Since i only want to train on the current GPU i have, i am running the following command :

python -m torch.distributed.launch --nproc_per_node=1 --use_env main.py --dataset vg --img_folder data/vg/images/ --ann_path data/vg/ --batch_size 1 --output_dir ckpt

And i am getting the following error : image image

I tried reducing the batch size to 1 ( one image per GPU ) and get the number of process per node also to be 1 and i am still getting the same error, i tried reading about the error but it's difficult to find since it depends on the case.

ikram-md commented 4 months ago

Solved the problem by starting a new virtual environment, installing cuda & pytorch from the official documentation Start locally then installing python 3.9, cython and all the necessary dependencies.

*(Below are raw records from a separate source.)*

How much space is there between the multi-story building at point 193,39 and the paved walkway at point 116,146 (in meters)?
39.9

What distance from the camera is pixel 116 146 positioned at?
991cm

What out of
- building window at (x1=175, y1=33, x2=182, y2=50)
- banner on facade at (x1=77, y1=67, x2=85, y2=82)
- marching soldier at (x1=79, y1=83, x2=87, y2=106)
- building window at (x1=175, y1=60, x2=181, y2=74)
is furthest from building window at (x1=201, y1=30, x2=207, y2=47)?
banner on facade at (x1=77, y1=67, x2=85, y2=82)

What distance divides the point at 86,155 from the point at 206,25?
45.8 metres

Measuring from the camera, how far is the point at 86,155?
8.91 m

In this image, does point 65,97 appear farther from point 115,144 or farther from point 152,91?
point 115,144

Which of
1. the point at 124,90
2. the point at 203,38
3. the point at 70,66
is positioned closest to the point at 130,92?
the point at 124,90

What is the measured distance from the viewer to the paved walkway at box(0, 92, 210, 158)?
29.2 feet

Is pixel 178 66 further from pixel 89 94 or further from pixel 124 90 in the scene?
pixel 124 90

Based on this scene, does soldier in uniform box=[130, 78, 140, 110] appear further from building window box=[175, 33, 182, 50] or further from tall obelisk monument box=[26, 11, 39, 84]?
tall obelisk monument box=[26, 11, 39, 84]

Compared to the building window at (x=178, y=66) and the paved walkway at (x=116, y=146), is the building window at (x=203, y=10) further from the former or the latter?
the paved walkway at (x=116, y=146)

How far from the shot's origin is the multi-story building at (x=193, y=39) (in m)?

The caveat is that cuda version must be exactly compatible with your GPU.

wuzhiwei2001 commented 4 weeks ago

Solved the problem by starting a new virtual environment, installing cuda & pytorch from the official documentation Start locally then installing python 3.9, cython and all the necessary dependencies. The caveat is that cuda version must be exactly compatible with your GPU.

Hello, I encountered the same issue as you did and followed your instructions for installation thoroughly. However, the problem still persists. Could you please let me know which versions of PyTorch and CUDA you selected? I would greatly appreciate your response!